Christmas Songfics 2020

by fiction_mist



Category: Captain Marvel (2019), Hawkeye (Comics), Marvel Cinematic Universe, The Avengers (Marvel Movies)
Genre: Christmas, Christmas Fluff, F/F, F/M, Human Disaster Clint Barton, I can't remember whether americans say sofa or couch and I no longer care, I wrote about a man??, Implied/Referenced Cheating, Romance, Slow Dancing, Soft Natasha Romanov, Songfic, carol danvers is a useless lesbian, human disaster reader too tbf, it's a christmas tree what could it cost ten dollars, lucky the pizza dog is a matchmaker, make no mistake this is comics clint, mistletoe and shit, one of these was requested and the rest were wishful thinking, soft Wanda Maximoff, there's swearing and christmas dinners because I'm british unfortunately
Language: English
Status: Completed
Published: 2020-12-25
Updated: 2020-12-25
Packaged: 2021-03-10 17:08:42
Rating: Teen And Up Audiences
Warnings: No Archive Warnings Apply
Chapters: 4
Words: 2,375
Publisher: archiveofourown.org
Story URL: https://archiveofourown.org/works/28300638
Author URL: https://archiveofourown.org/users/fiction_mist/pseuds/fiction_mist
Summary: Fluffy festive reader-insert fics, featuring christmas tree shopping, mistletoe, slow dancing, a matchmaking golden retriever, and space voicemails.
Relationships: Carol Danvers/Reader, Clint Barton/Reader, Natasha Romanov (Marvel)/Reader, Wanda Maximoff/Reader
Comments: 1
Kudos: 33





	1. Have Yourself A Merry Little Christmas - Wanda

**Summary for the Chapter:**

> You can't resist a holiday slowdance with the adorable little witch.

**Notes for the Chapter:**

> Personally I feel it's important to note that I was thinking specifically of the First Aid Kit version when I wrote this.

It’s the end of another classic Stark christmas party and people are passing out and pairing off when a slow song comes on and you notice a certain witch you may or may not be head over heels for swaying to herself with a wistful look in her eye.

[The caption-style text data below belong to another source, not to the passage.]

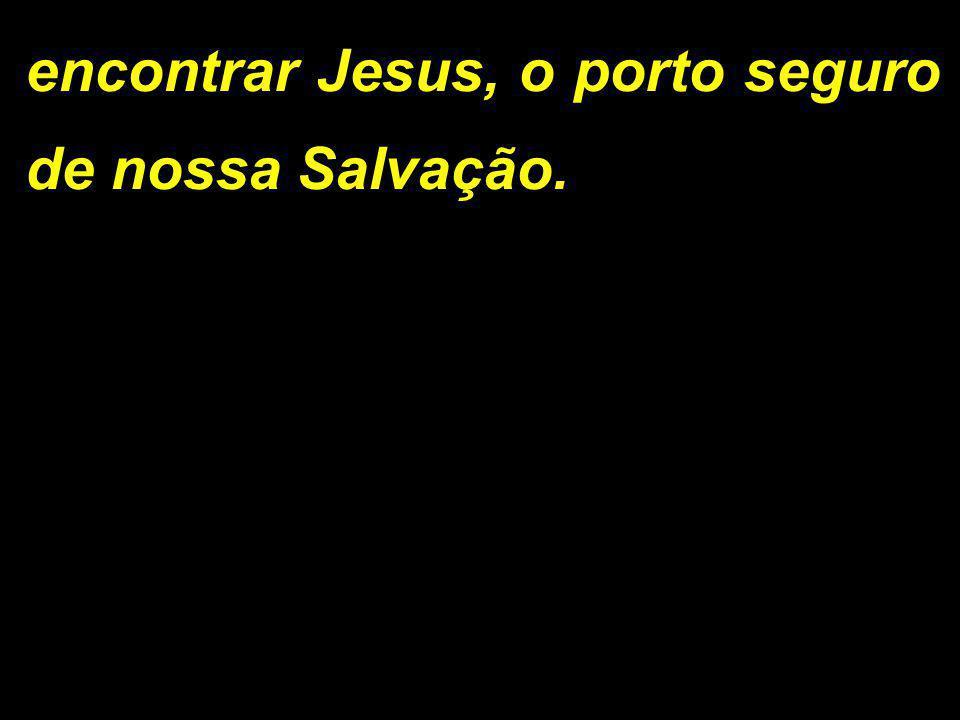 encontrar Jesus, o porto seguro de nossa Salvação.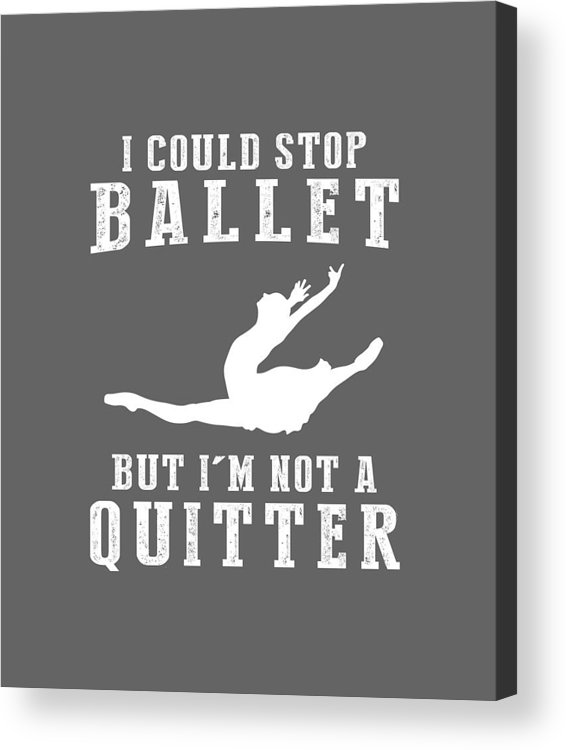 I Could Acrylic Print featuring the digital art I Could Stop Ballet But I'm Not A Quitter Tee by Black Shirt
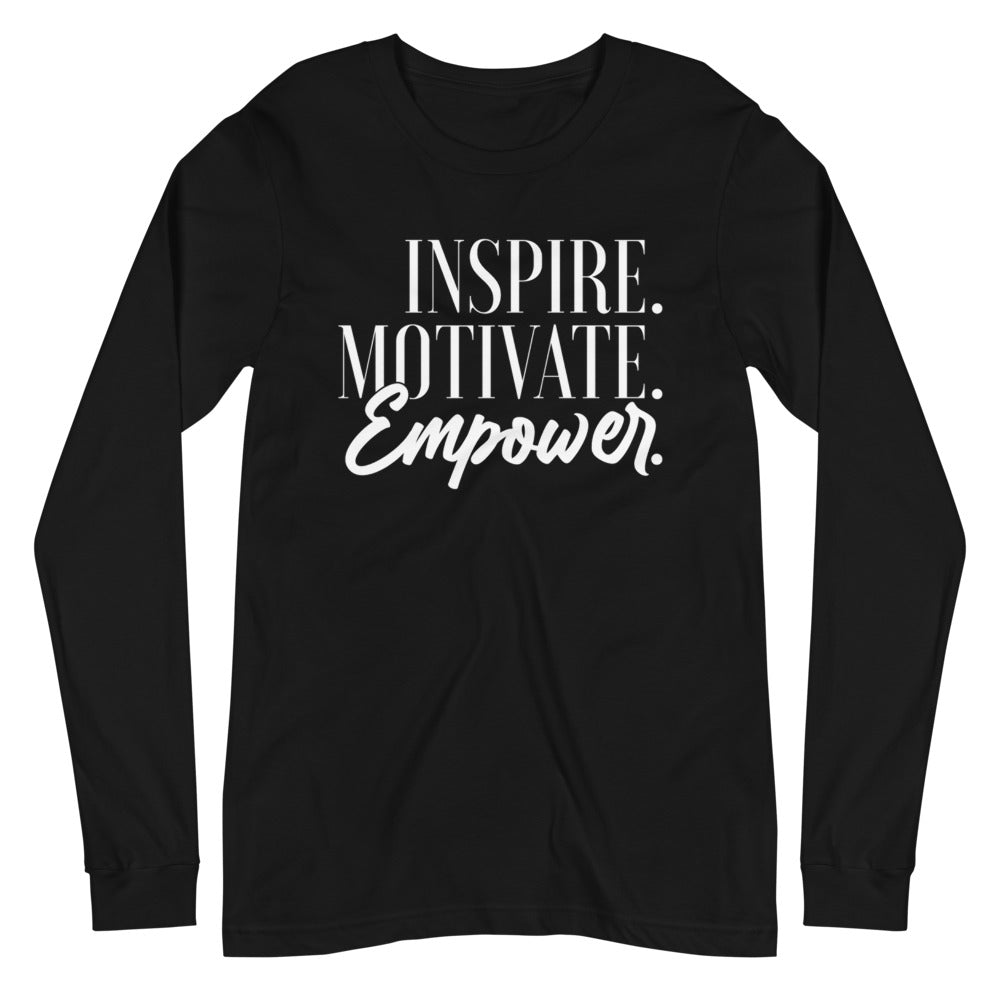 Inspire Motivate Empower  Long Sleeve T-Shirt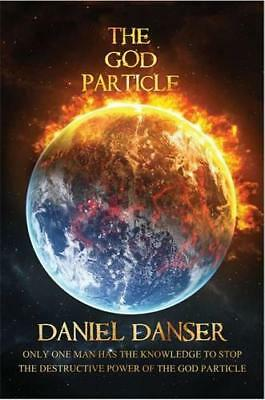 The God Particle by Daniel Danser | Paperback Book | 9781785544866 | NEW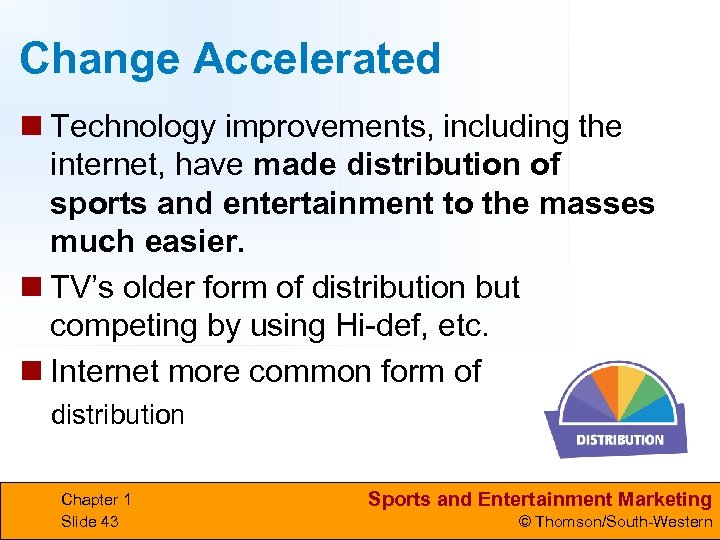 Change Accelerated n Technology improvements, including the internet, have made distribution of sports and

Part of you thinks you should go to bed before you do anything dumb. The louder part thinks _fuck it_ , it’s christmas and she’s beautiful and she deserves a dance with someone who looks at her like she hung the moon - and let’s be honest that’s well within her range.

So you shuffle over to her, clear your throat and ask “May I have this dance?” and her face just lights rights up.

She can barely keep the beaming smile off her face, still so happy to be noticed after a lifetime in the shadow of her older, louder brother, and holds out a hand for you to intertwine your fingers with.

You start off giggling and twirling but you’re sleepy and warm and she seems so content that you slowly drift closer together until your head is dropping onto her shoulder.

 _This is what christmas should be_ , you think, your eyes fluttering shut.


	2. Christmas (Baby Please Come Home) - Natasha

**Summary for the Chapter:**

> Natasha's away on a mission, everyone else is getting into the Christmas spirit, and you're shamelessly pining.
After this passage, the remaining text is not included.